=== What is required ===
Copy the lines from the one that has "Rank green foliage" through the one that has "4. green foliage @ Rect(71, 52, 219, 134)", swapping "nearest" for "closest" and leaving everything else the same.

=== Listed records ===

:::::

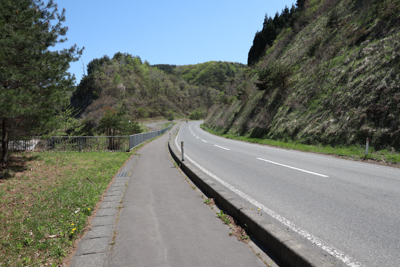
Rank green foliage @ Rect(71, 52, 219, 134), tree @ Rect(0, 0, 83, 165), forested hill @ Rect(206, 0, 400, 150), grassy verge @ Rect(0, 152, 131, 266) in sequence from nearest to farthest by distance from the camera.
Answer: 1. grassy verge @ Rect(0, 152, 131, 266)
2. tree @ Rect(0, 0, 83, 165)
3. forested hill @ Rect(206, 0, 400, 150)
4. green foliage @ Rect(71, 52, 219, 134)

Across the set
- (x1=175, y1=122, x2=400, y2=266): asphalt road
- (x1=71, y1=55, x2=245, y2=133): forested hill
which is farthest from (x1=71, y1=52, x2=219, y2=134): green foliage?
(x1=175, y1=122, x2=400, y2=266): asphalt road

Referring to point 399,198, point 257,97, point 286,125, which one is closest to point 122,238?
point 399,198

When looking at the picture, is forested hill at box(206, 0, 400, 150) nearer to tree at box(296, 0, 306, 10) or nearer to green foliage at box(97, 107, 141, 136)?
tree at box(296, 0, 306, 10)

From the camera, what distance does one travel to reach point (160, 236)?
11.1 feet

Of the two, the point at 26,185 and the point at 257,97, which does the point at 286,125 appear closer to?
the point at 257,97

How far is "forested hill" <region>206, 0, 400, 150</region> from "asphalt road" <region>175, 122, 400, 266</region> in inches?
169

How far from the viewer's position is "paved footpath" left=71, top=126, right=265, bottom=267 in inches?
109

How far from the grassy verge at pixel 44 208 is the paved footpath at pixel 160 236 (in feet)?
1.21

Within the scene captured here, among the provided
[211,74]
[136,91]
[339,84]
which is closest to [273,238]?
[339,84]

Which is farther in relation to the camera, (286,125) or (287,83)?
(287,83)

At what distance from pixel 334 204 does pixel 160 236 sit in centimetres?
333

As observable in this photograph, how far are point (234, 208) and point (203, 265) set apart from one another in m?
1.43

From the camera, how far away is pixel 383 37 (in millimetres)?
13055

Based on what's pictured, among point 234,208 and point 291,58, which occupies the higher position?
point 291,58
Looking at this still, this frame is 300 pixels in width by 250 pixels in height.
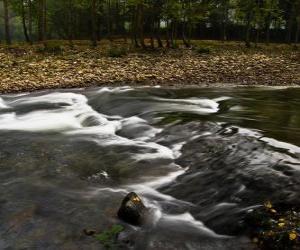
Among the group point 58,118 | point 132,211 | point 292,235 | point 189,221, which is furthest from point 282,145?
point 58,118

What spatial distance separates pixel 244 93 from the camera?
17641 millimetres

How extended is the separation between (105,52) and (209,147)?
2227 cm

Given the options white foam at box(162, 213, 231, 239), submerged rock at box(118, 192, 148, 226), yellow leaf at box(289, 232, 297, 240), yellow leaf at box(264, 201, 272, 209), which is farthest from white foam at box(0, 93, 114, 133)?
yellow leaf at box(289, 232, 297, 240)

:::::

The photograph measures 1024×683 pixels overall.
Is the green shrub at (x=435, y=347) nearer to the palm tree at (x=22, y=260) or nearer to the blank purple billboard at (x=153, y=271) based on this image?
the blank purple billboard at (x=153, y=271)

:::::

=== In response ===
Rank green foliage @ Rect(71, 52, 219, 134), tree @ Rect(0, 0, 83, 165), forested hill @ Rect(206, 0, 400, 150), grassy verge @ Rect(0, 152, 131, 266) in sequence from closest to farthest by distance from the camera.
Answer: 1. grassy verge @ Rect(0, 152, 131, 266)
2. tree @ Rect(0, 0, 83, 165)
3. forested hill @ Rect(206, 0, 400, 150)
4. green foliage @ Rect(71, 52, 219, 134)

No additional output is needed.